Exercise brief: Rewrite all the material below with "stained glass window" swapped for "leaded glass window" wherever it occurs and everything else unchanged. Leave the pictures out of your answer.

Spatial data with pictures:
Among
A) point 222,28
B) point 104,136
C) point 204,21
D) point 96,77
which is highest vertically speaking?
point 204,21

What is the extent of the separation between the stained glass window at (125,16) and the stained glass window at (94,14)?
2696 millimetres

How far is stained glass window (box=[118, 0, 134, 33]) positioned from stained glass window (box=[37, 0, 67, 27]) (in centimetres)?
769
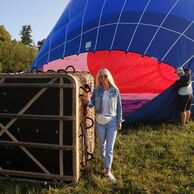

Task output:
Among
A) point 222,28
B) point 104,136
C) point 204,21
D) point 96,77
which is highest vertically speaking?
point 204,21

What is the extent of the separation between the leaded glass window at (125,16) and the leaded glass window at (94,14)?
2696 millimetres

How far is leaded glass window (box=[118, 0, 134, 33]) positioned from leaded glass window (box=[37, 0, 67, 27]) (in centimetres)?
769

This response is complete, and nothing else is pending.